## KUTIPAN TERPILIH
━━━━
Selasa, 23 Oktober 2018

STATUS ZAKAT PERAK



Wawan Shofwan (2011) menjelaskan bahwa perhiasan yang dikenai kewajiban zakat adalah perhiasan yang terbuat dari emas atau perak, baik 100%, jadi bahan pokok setelah dicampur dengan bahan lainnya atau bahan lain yang menjadi pokok dan emas dan perak hanya sekadar untuk menyempurnanya.

Allah SWT berfirman di dalam QS. At-Taubah ayat 34 tentang kewajiban zakat yang artinya:

"Dan orang-orang yang menimbum emas dan perak serta tidak membelanjakannya di jalan Allah, maka kabarkanlah kepada mereka akan azab Yang pedih".

Berikut adalah riwayat al-Hakim yang menerangkan tentang wajib zakat perak:

"Sesungguhnya Aisyah R.a. telah menemui Rasulullah Saw. Dengan mengenakan cincin tak bermata dari perak. Maka, Rasulullah Saw. bersabda: Apakah ini hai Aisyah? Ia menjawab: saya lakukan ini supaya menghiasiku guna membahagiakan Anda wahai Rasulullah' Maka Rasulullah bersabda,'Sudahkah engkau keluarkan zakatnya?' Ia menjawab, 'Tidak!', Kemudian Rasulullah bersabda, 'Cincin itu cukup untuk memasukkanmu ke neraka". HR. Sunan Abu Daud, II: 4 no. 1567, Sunan An-Nasai, bi-ahk'amil albani, IV: 139, Sunan Ad-Dharaqutni, V: 196, no. 1974. Al-Hakim, Al- Mustadrak 'alas shahihain, III: 468 no. 1388)
━━━━
## BAGIAN DATA
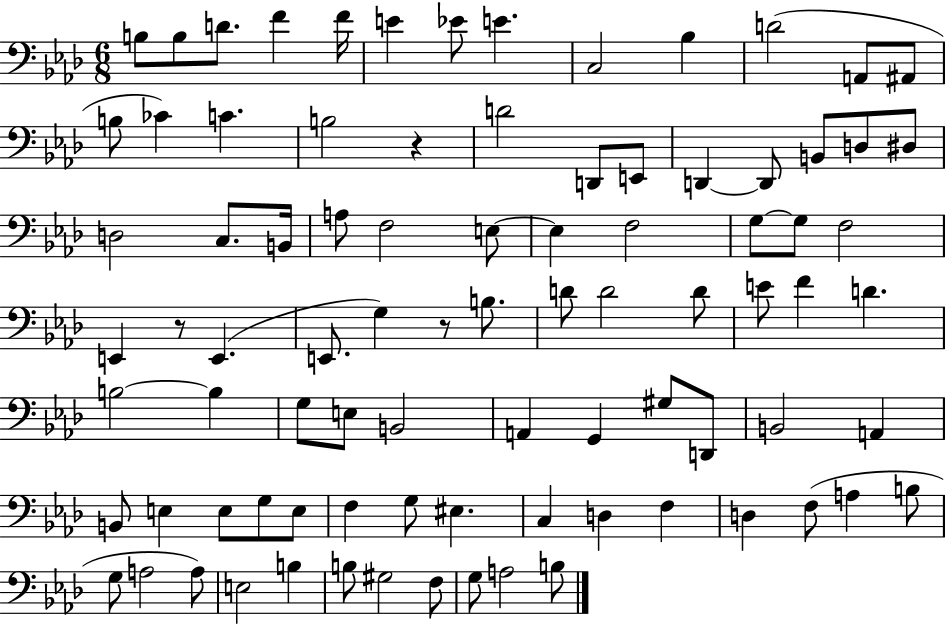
B3/e B3/e D4/e. F4/q F4/s E4/q Eb4/e E4/q. C3/h Bb3/q D4/h A2/e A#2/e B3/e CES4/q C4/q. B3/h R/q D4/h D2/e E2/e D2/q D2/e B2/e D3/e D#3/e D3/h C3/e. B2/s A3/e F3/h E3/e E3/q F3/h G3/e G3/e F3/h E2/q R/e E2/q. E2/e. G3/q R/e B3/e. D4/e D4/h D4/e E4/e F4/q D4/q. B3/h B3/q G3/e E3/e B2/h A2/q G2/q G#3/e D2/e B2/h A2/q B2/e E3/q E3/e G3/e E3/e F3/q G3/e EIS3/q. C3/q D3/q F3/q D3/q F3/e A3/q B3/e G3/e A3/h A3/e E3/h B3/q B3/e G#3/h F3/e G3/e A3/h B3/e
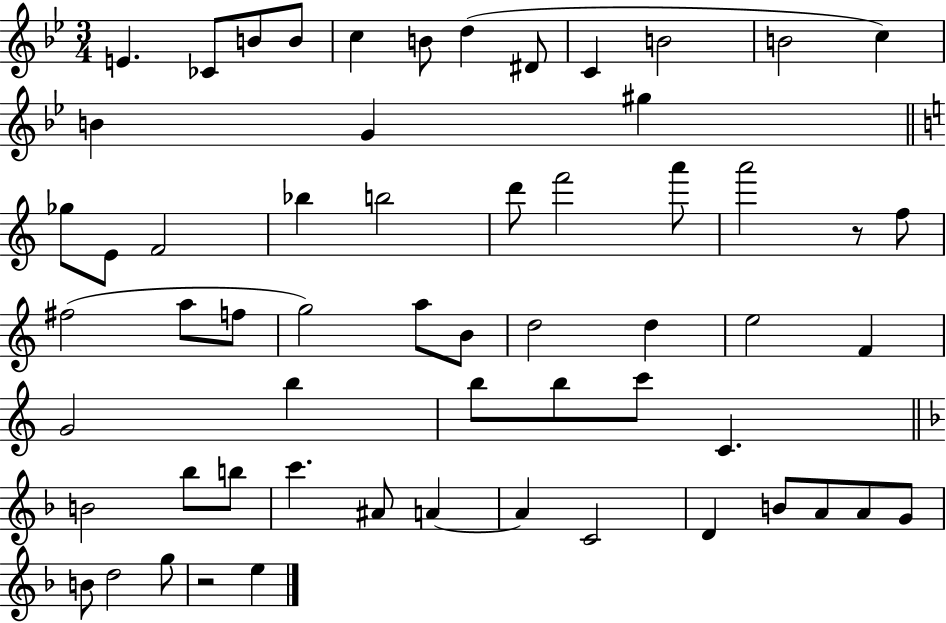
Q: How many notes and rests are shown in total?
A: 60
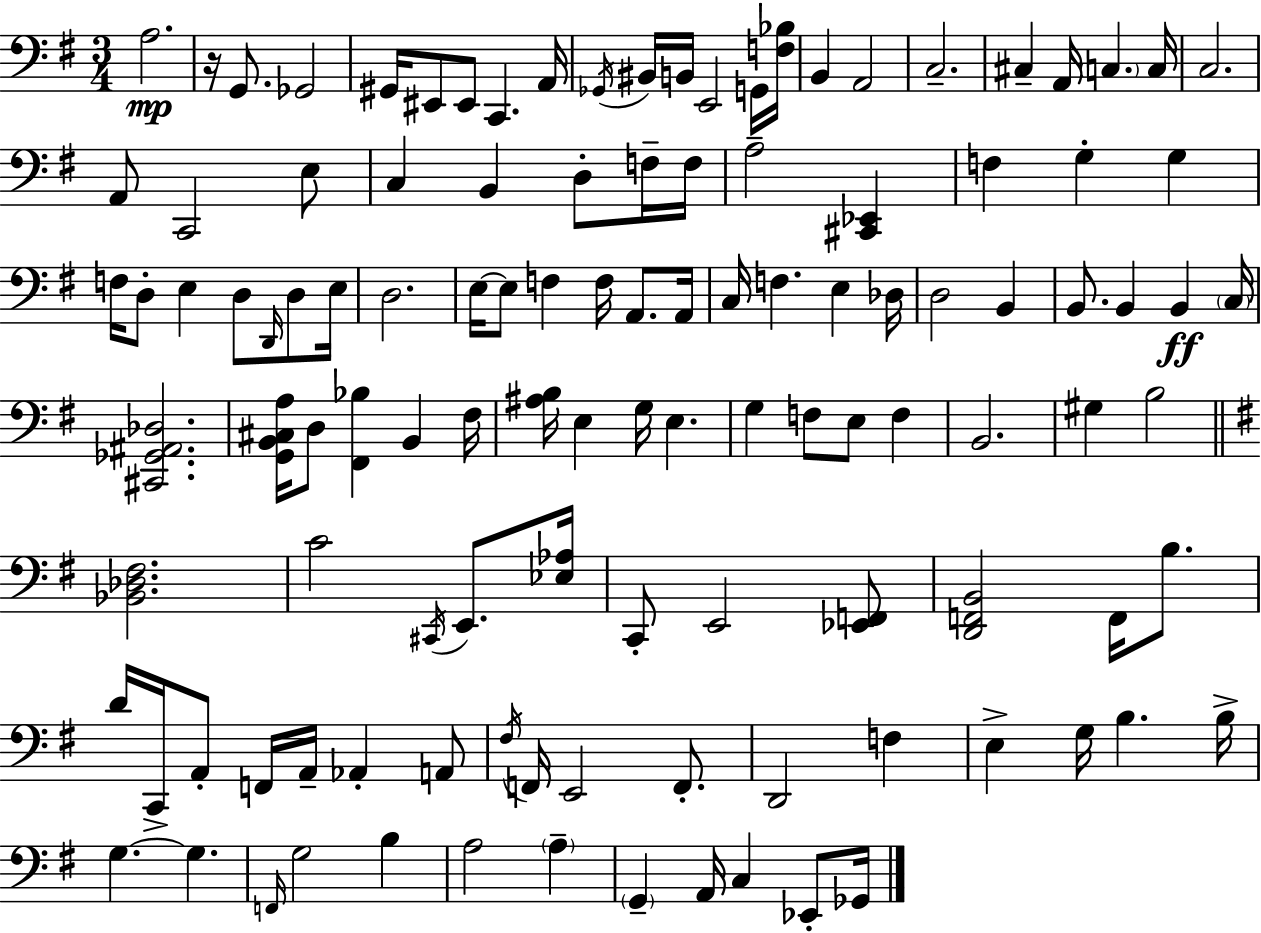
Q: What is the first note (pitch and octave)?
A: A3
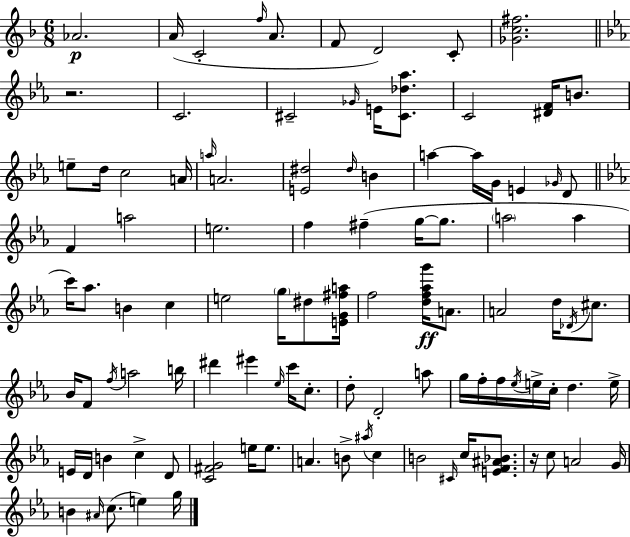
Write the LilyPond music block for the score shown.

{
  \clef treble
  \numericTimeSignature
  \time 6/8
  \key f \major
  \repeat volta 2 { aes'2.\p | a'16( c'2-. \grace { f''16 } a'8. | f'8 d'2) c'8-. | <ges' c'' fis''>2. | \break \bar "||" \break \key ees \major r2. | c'2. | cis'2-- \grace { ges'16 } e'16 <cis' des'' aes''>8. | c'2 <dis' f'>16 b'8. | \break e''8-- d''16 c''2 | a'16 \grace { a''16 } a'2. | <e' dis''>2 \grace { dis''16 } b'4 | a''4~~ a''16 g'16 e'4 | \break \grace { ges'16 } d'8 \bar "||" \break \key ees \major f'4 a''2 | e''2. | f''4 fis''4--( g''16~~ g''8. | \parenthesize a''2 a''4 | \break c'''16) aes''8. b'4 c''4 | e''2 \parenthesize g''16 dis''8 <e' g' fis'' a''>16 | f''2 <d'' f'' aes'' g'''>16\ff a'8. | a'2 d''16 \acciaccatura { des'16 } cis''8. | \break bes'16 f'8 \acciaccatura { f''16 } a''2 | b''16 dis'''4 eis'''4 \grace { ees''16 } c'''16 | c''8.-. d''8-. d'2-. | a''8 g''16 f''16-. f''16 \acciaccatura { ees''16 } e''16-> c''16-. d''4. | \break e''16-> e'16 d'16 b'4 c''4-> | d'8 <c' fis' g'>2 | e''16 e''8. a'4. b'8-> | \acciaccatura { ais''16 } c''4 b'2 | \break \grace { cis'16 } c''16 <e' f' ais' bes'>8. r16 c''8 a'2 | g'16 b'4 \grace { ais'16 }( c''8. | e''4) g''16 } \bar "|."
}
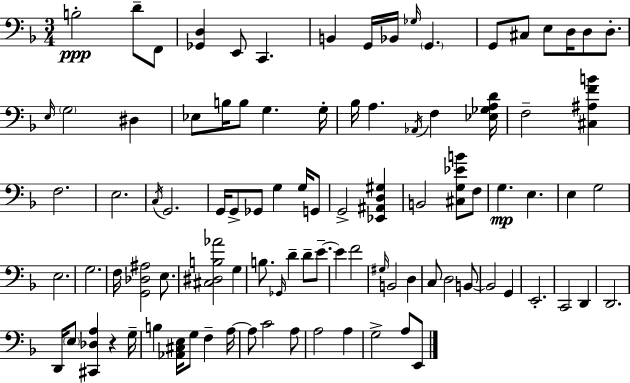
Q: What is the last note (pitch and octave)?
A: E2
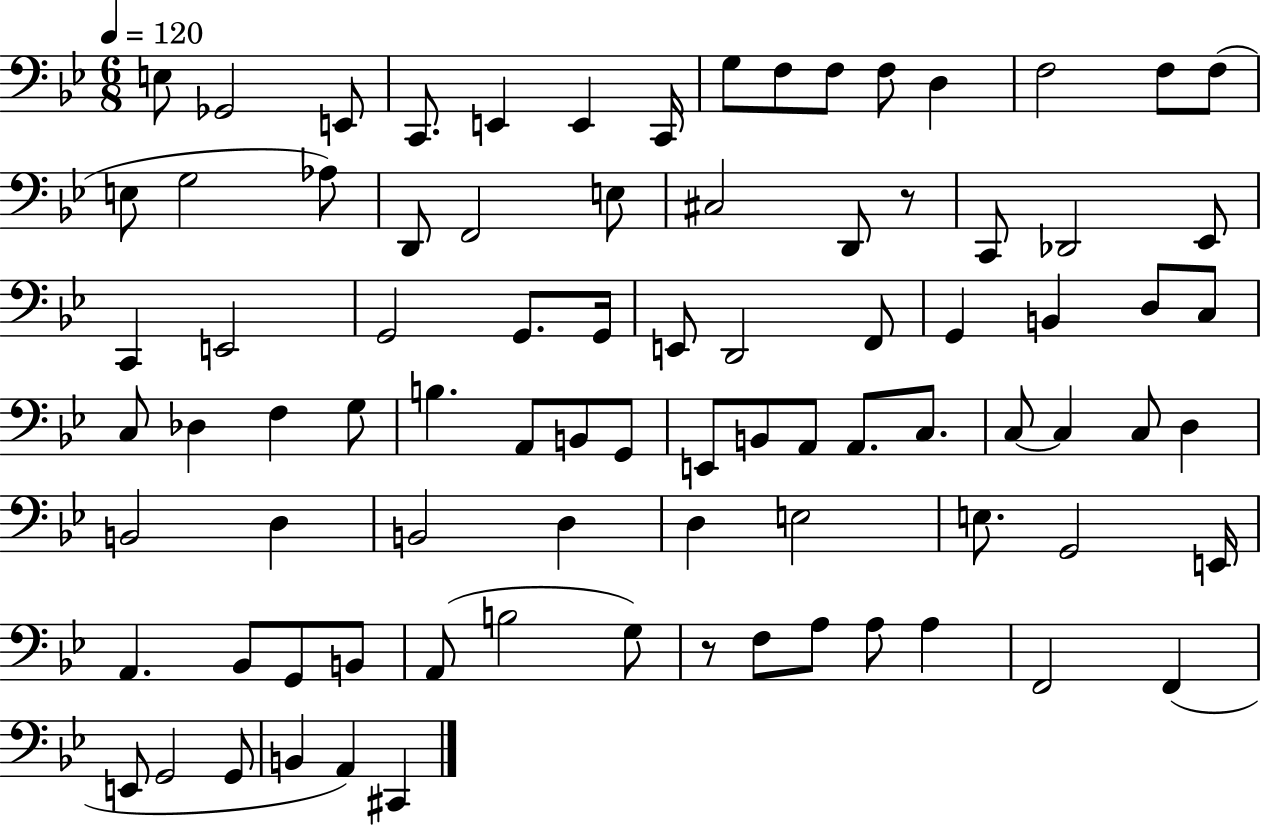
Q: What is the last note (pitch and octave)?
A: C#2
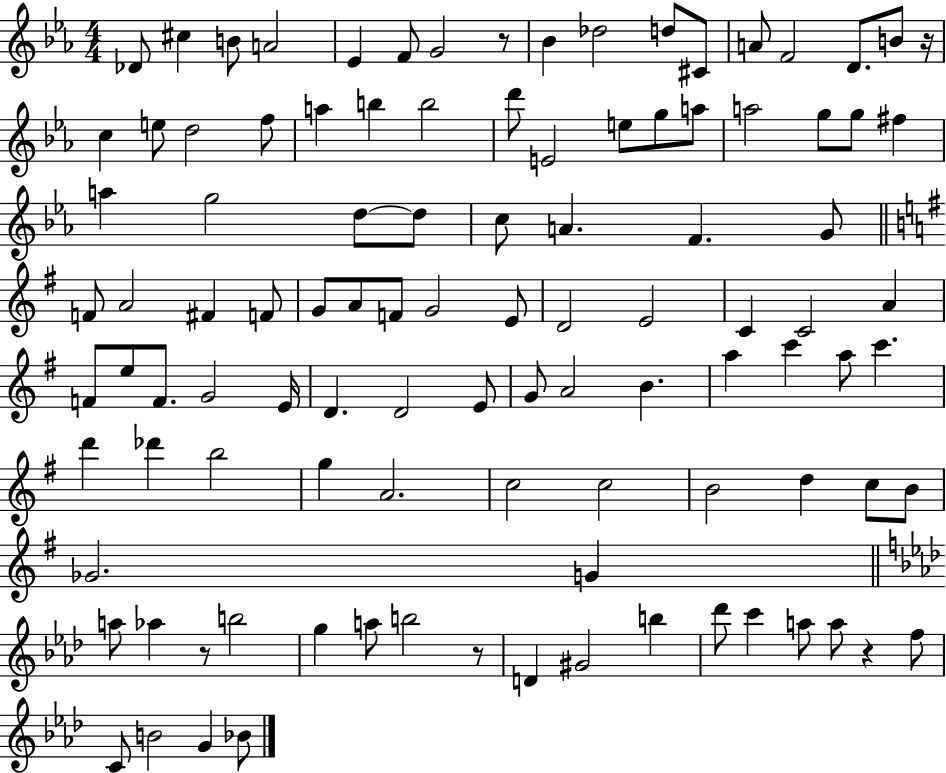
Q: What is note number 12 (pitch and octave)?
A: A4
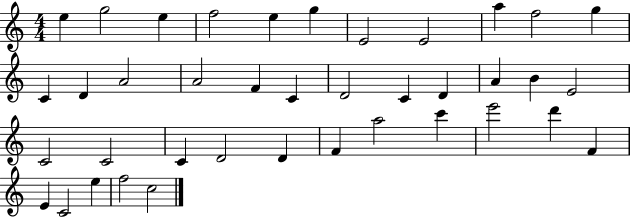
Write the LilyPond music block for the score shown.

{
  \clef treble
  \numericTimeSignature
  \time 4/4
  \key c \major
  e''4 g''2 e''4 | f''2 e''4 g''4 | e'2 e'2 | a''4 f''2 g''4 | \break c'4 d'4 a'2 | a'2 f'4 c'4 | d'2 c'4 d'4 | a'4 b'4 e'2 | \break c'2 c'2 | c'4 d'2 d'4 | f'4 a''2 c'''4 | e'''2 d'''4 f'4 | \break e'4 c'2 e''4 | f''2 c''2 | \bar "|."
}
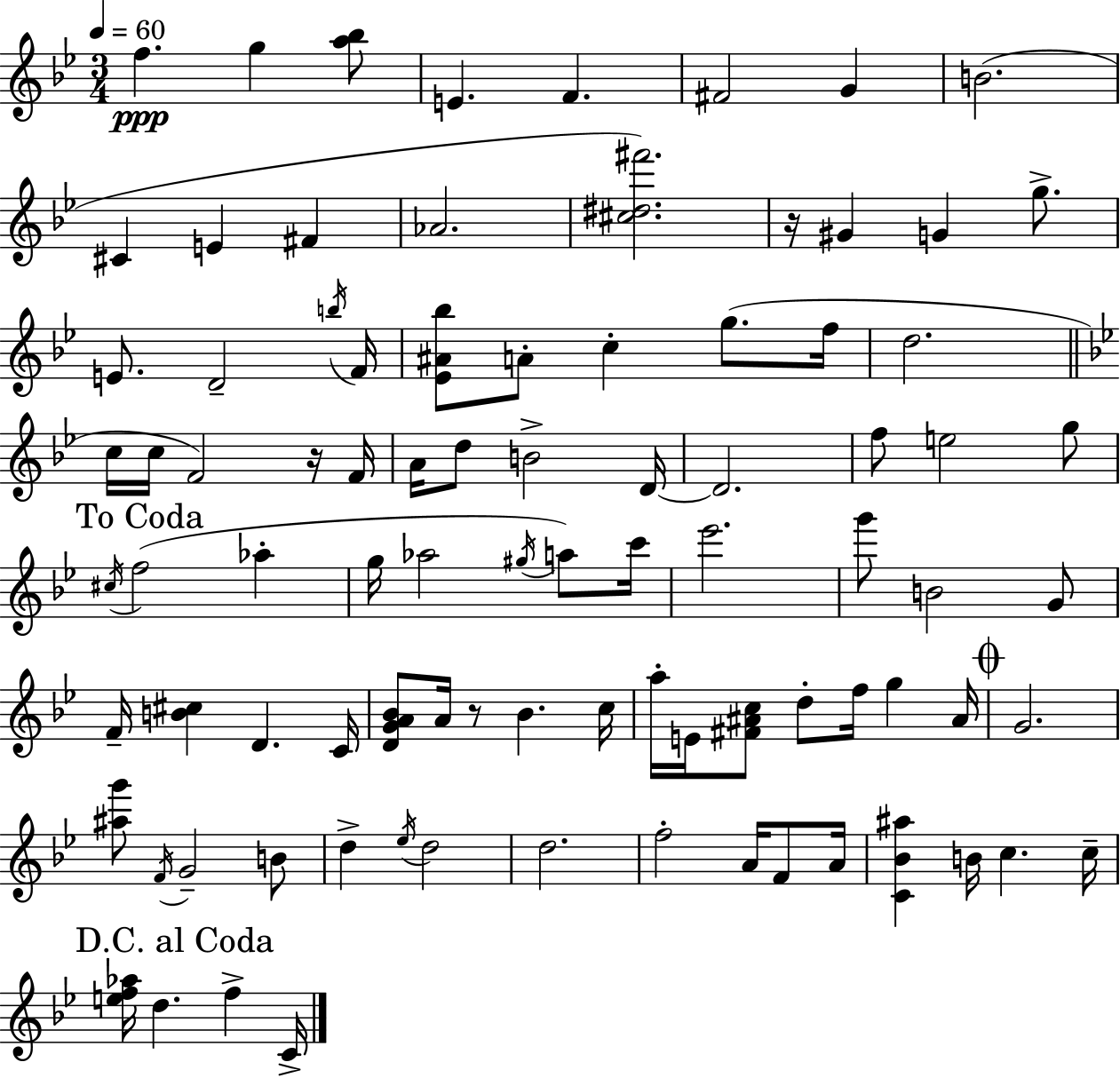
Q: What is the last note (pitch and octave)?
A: C4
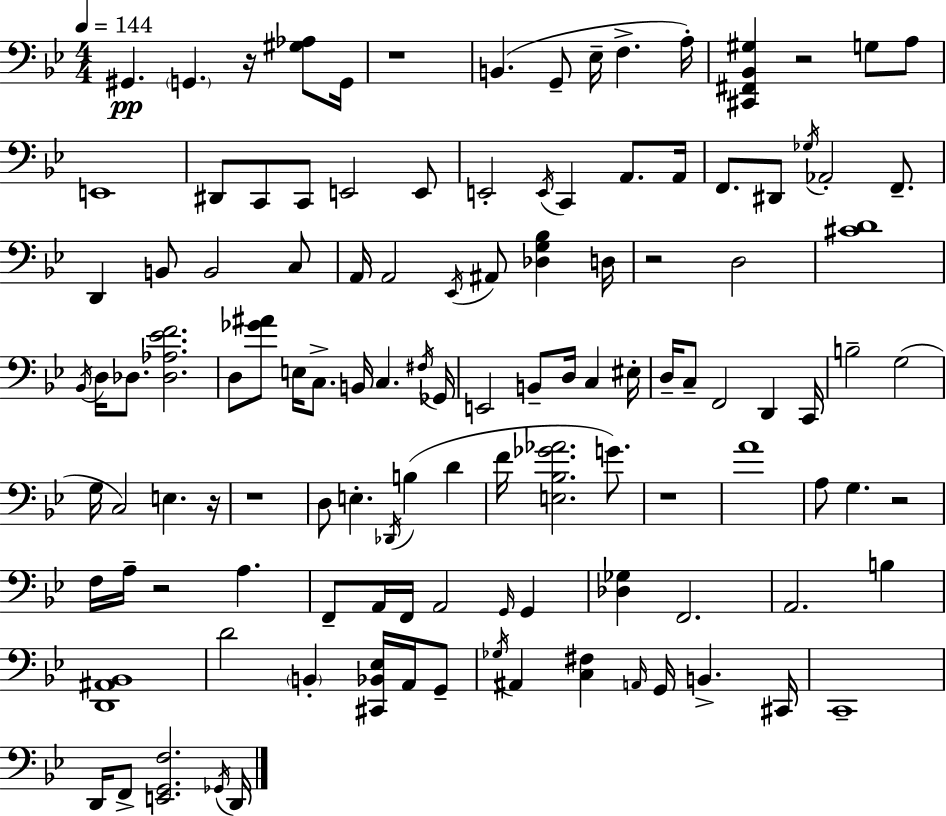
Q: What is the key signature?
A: BES major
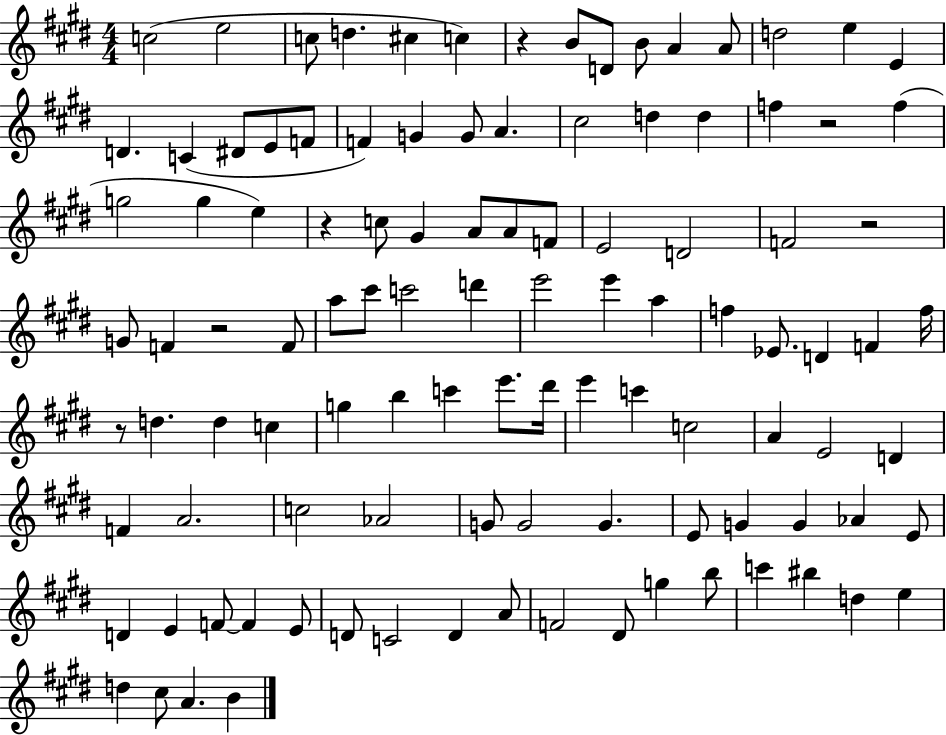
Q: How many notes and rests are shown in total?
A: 107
━━━━
## TUGAS SINGKAT
Menurut kutipan tentang zakat perak, cincin seperti apa yang dikenakan Aisyah ketika menemui Rasulullah? Catatan di atas tidak diperlukan untuk mengerjakannya.

## HASIL LATIHAN
Cincin tak bermata dari perak.